EXERCISE REQUIREMENTS: Go through the material below and copy all lines with "camera".

DATA FOR ANALYSIS:
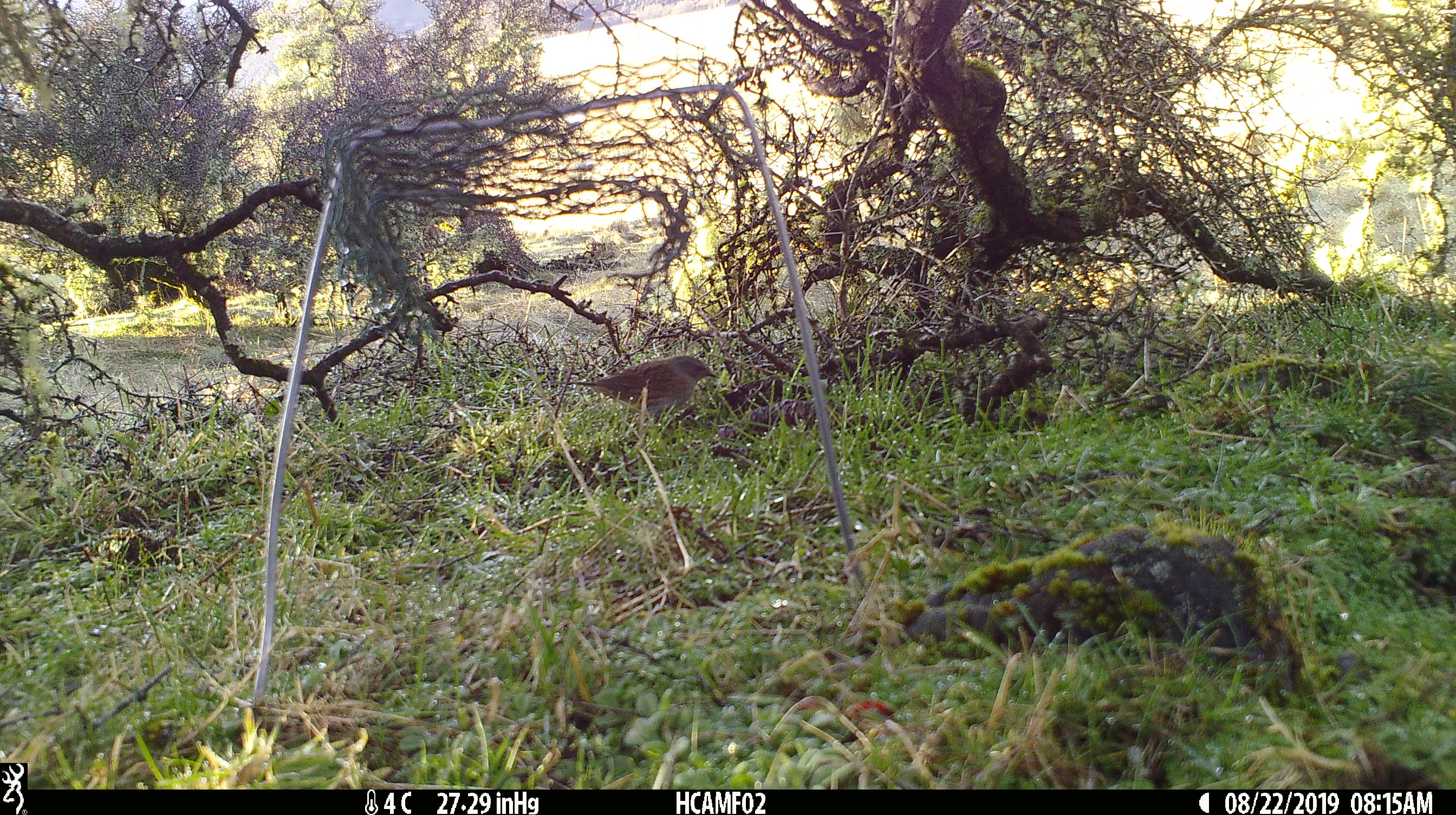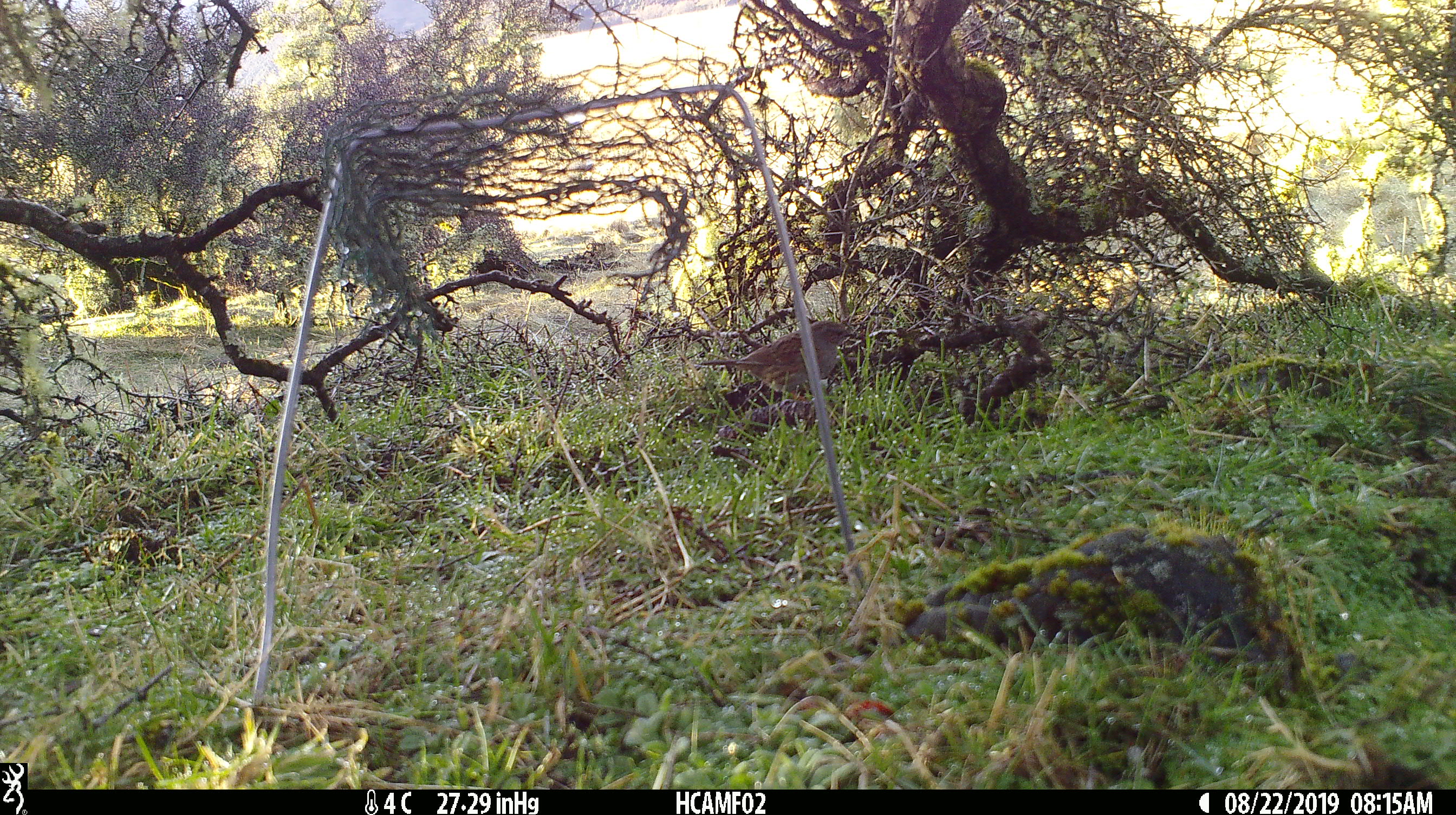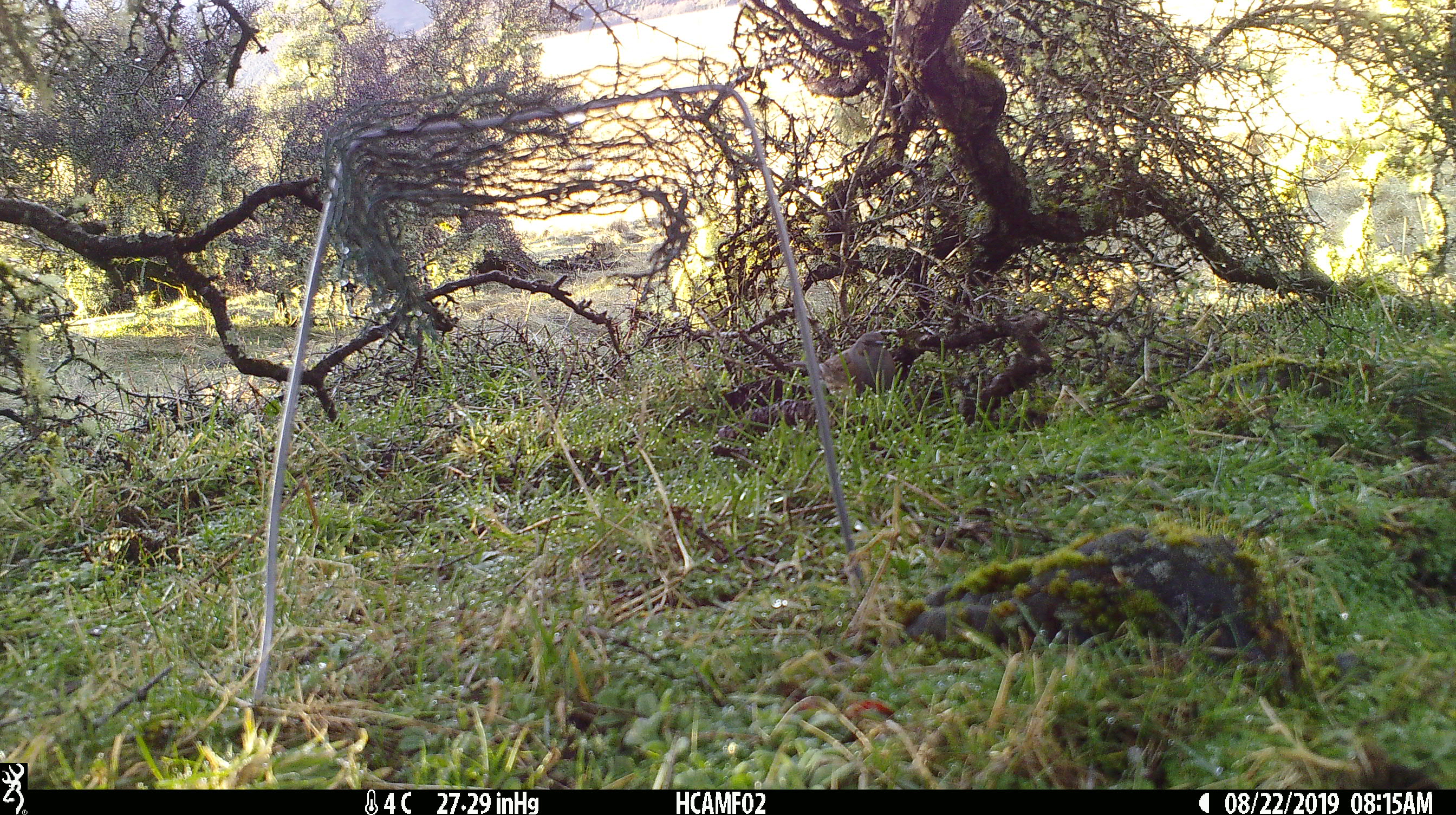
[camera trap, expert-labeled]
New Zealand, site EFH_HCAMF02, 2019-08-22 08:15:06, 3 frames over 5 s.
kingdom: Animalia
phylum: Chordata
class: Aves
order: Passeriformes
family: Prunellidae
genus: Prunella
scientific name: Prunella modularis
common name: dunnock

--

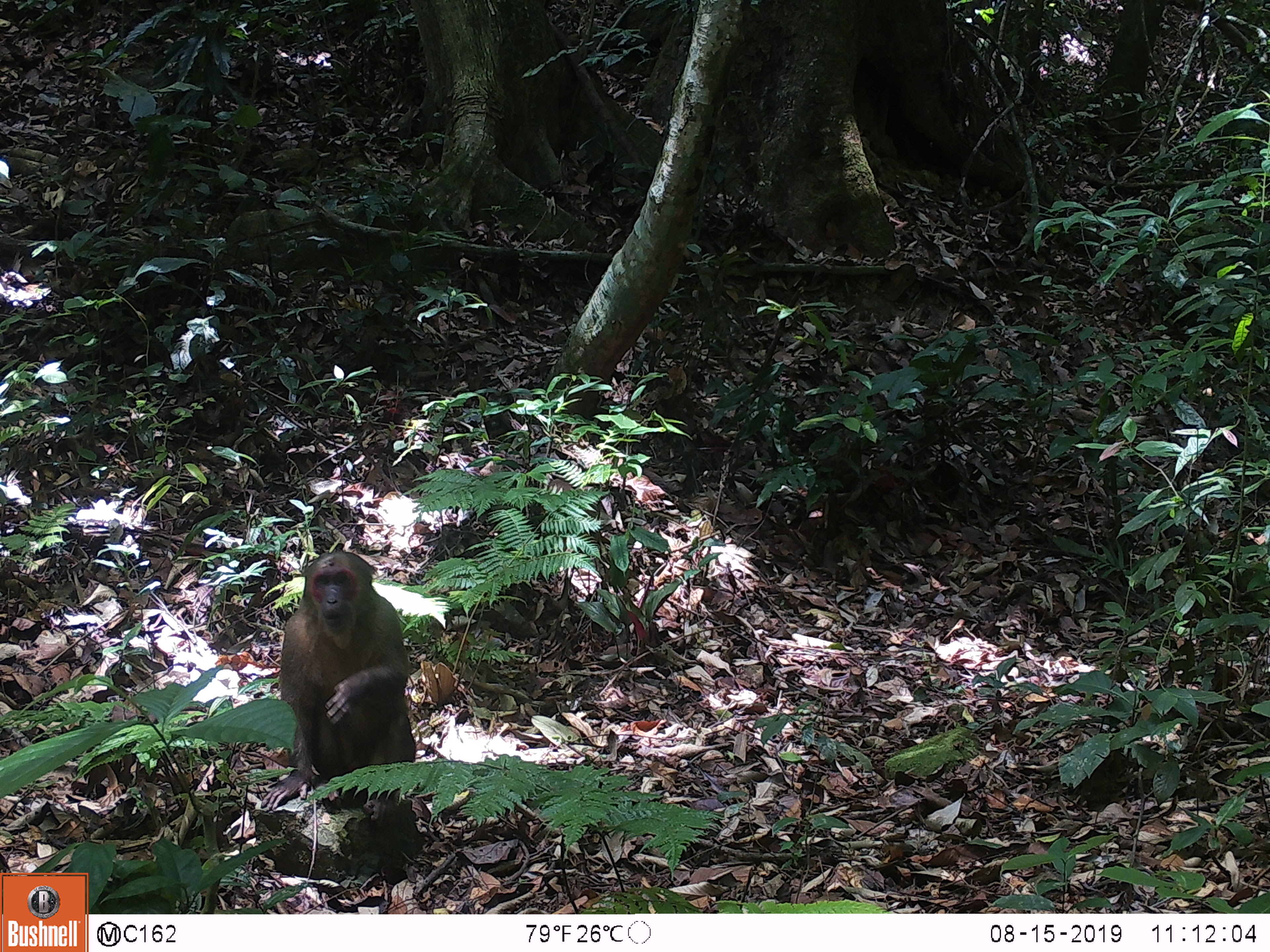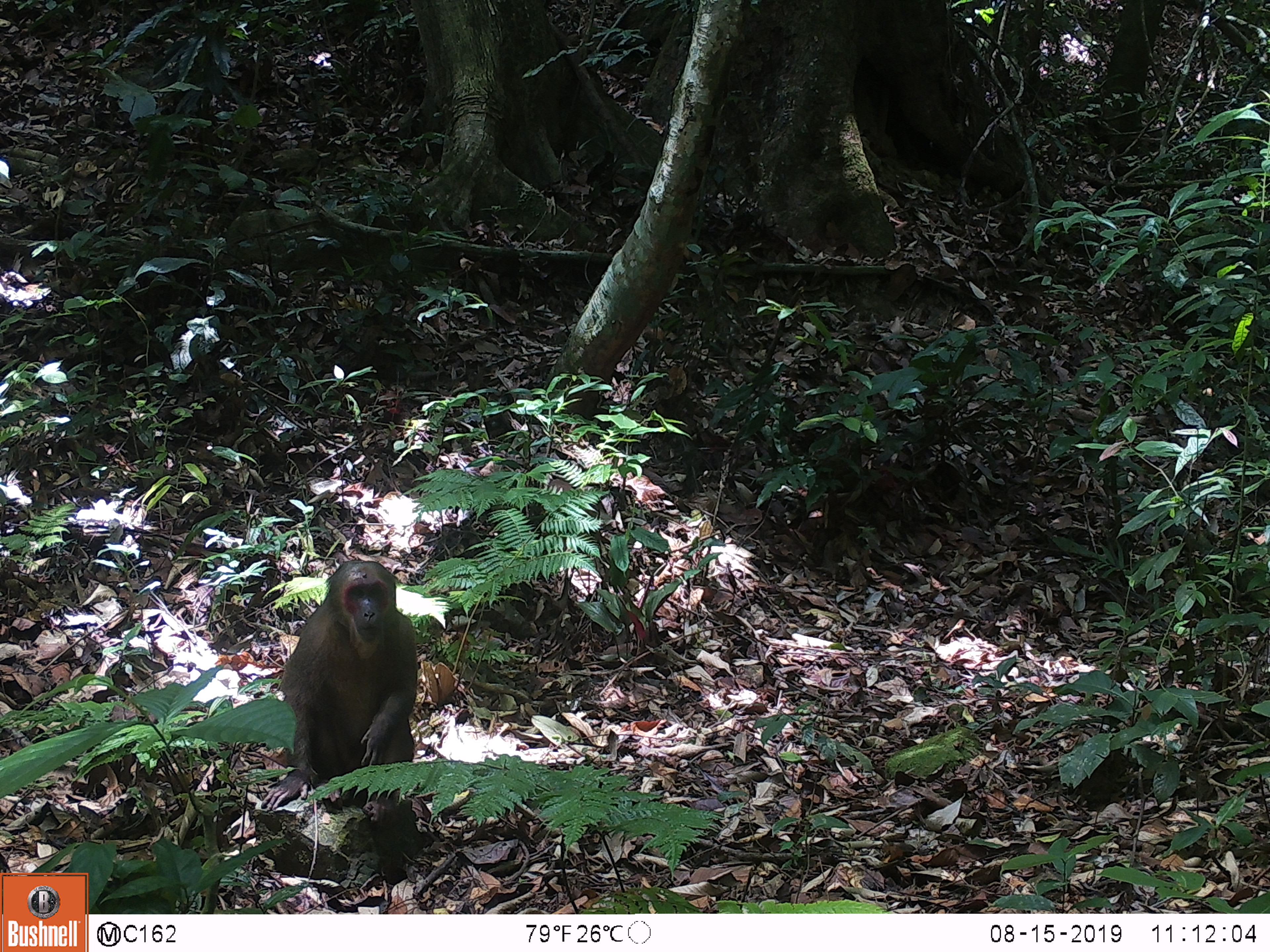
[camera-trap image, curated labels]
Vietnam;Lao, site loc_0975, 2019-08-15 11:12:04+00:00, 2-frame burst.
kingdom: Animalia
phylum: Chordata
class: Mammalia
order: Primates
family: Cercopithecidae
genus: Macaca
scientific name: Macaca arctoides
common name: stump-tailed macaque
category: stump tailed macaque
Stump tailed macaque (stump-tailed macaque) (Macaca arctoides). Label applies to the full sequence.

SOLUTION TO THE PROBLEM:
[camera trap, expert-labeled]
[camera-trap image, curated labels]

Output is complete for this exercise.